The voice of God was right: the view was astonishing. Boggling. Better than the view below? Yes. All right, David told himself. The walk was worth it. The day was saved. He felt some rigging in his soul relax. He could use some water, but he’d left it below.
“Beautiful!” said Louis, looking at the cormorants.
“Let’s go down,” said David, though he was frightened at the thought. Down was always worse.
Years before, when they were young—not young people, but a young family—they had gone to Plimoth Plantation, where you went to look at so-called pilgrims in their habitat, actors refusing to acknowledge the modern world while they went about their duties. This incensed Arlene, as did nearly anything that involved grown-ups pretending: children’s television, or playing charades. She and David narrowed their eyes at the phonies. What a despicable way to earn your living! But Louis had loved it. The pilgrims’ calmness as they dipped their candles, ground their corn. They reminded him of the Levine brothers. There was always something to do, back in the long ago. His brothers had started to die almost the moment Louis had left the house: he had turned out to be a load-bearing wall.
It was a pleasure to be among the puffins, who reminded him of the pilgrims, who reminded him of his brothers.
“Lunch among the little brothers,” said Louis, once they got back to their bag. He had not read about puffins in years. Everything was there. “What their Latin name means. Fratercula: little brother. Because they look like monks, I guess, in robes. Myself I think puffins are Jewish.”
“Because of the beaks.”
“Not only. I’m Jewish myself, you know. They’re pelagic. They fish at sea.”
“Of course.” David opened the box of crackers, which turned out to be charcoal black, like dog biscuits. The picni
c tote even had a cheese board and knife, as well as plastic champagne flutes, cutlery, and plates for four, unnecessary and now comic. He cut a wedge of cheddar. “The company of puffins,” he said.
Louis said, regarding one, “Arlene’s trying to get rid of me.”
“What—”
“She’d deny it.”
“Dad. She died.”
“I know that,” said Louis, irritated. “Nevertheless.”

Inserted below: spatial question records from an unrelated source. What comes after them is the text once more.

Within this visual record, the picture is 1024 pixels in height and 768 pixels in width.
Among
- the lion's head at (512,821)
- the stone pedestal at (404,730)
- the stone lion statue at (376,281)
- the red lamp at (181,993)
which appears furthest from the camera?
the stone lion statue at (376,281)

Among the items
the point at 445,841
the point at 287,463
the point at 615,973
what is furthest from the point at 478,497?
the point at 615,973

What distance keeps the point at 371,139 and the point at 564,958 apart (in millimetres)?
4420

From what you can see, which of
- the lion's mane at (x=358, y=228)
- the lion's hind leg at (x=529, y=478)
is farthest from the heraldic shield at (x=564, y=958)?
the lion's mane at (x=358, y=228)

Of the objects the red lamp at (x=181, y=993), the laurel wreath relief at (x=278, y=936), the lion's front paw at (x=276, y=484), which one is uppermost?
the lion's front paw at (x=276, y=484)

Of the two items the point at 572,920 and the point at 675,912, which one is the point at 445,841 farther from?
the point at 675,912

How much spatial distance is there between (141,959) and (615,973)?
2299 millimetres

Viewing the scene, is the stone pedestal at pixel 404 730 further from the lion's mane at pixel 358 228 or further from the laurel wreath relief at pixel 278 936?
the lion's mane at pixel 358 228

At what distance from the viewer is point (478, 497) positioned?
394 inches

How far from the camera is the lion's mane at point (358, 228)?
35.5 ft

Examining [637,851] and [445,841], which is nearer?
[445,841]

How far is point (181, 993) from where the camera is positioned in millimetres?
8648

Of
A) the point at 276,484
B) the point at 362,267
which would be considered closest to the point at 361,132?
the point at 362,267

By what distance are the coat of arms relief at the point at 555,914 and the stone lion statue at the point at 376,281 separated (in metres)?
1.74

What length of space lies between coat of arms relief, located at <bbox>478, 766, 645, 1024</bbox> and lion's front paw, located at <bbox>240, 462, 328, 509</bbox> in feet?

Yes. She was dead. That didn’t change things. Arlene had not trusted him to live alone. “We have to plan for the future,” she’d said. Who wanted to? Let the future itself do the planning. Louis thought of his brother Sidney, who sometimes bothered the customers by simply existing, his beaming smile, his joy over strangers. “Why don’t you put him in a home?” people asked. “He could be with other people like him.” What they meant was: I am different from him and do not wish to be near. Why don’t you get rid of him?
Because I want him near. Because he is with people like him, his family. Oh, Louis had never really wanted to leave his brothers, enter the world of ordinary people, life with a woman and all her, what were they, accoutrements. His brothers would have looked after him forever.